Cabe, pois, ao IBBD incentivar a execução de trabalhos bibliográficos empreendidos pelas diferentes instituições especializadas, e, quando solicitado, participar diretamente desses trabalhos, auxiliando e colaborando ativamente, sempre evitando qualquer duplicação de serviço. Cumpre-lhe, ainda, inventariar as disponibilidades de nossos acervos bibliográficos e envidar os melhores esforços no sentido de uni-los através da mais perfeita cooperação, a fim de que cada estudioso venha a ter permanentemente a seu serviço o total das coleções bibliográficas existentes no País. (SAMBAQUY, 1957, p. 4)
O instituto também tinha a responsabilidade de oferecer assistência técnica para a organização de bibliotecas, de centros de documentação, de prestar assistência na seleção de coleções bibliográficas e, através do Serviço de Intercâmbio de Catálogos (SIC), de contribuir para a catalogação e classificação das bibliotecas.

> Conjunto de tarefas:
1. No trecho sobre o IBBD, por meio de qual serviço o instituto contribuía para a catalogação e a classificação das bibliotecas?
2. Por favor, transcreva do trecho sobre o IBBD a parte entre "O instituto também" e "classificação das bibliotecas.", inclusive.

> Registros de dados:
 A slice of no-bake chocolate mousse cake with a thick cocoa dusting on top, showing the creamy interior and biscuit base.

* * *

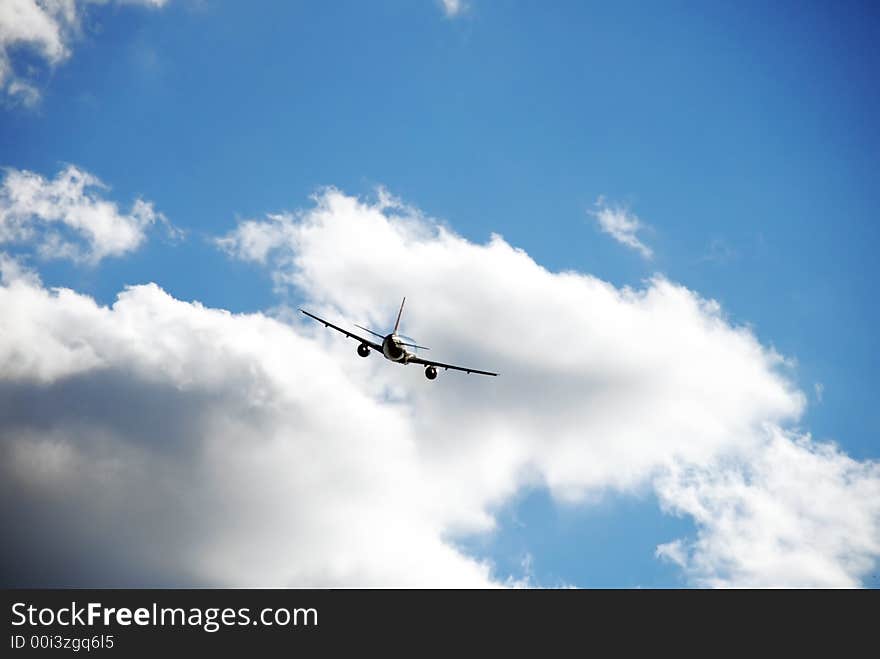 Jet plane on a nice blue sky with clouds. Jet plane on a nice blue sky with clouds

> Respostas por tarefa:
1. Por meio do Serviço de Intercâmbio de Catálogos (SIC).

2.
O instituto também tinha a responsabilidade de oferecer assistência técnica para a organização de bibliotecas, de centros de documentação, de prestar assistência na seleção de coleções bibliográficas e, através do Serviço de Intercâmbio de Catálogos (SIC), de contribuir para a catalogação e classificação das bibliotecas.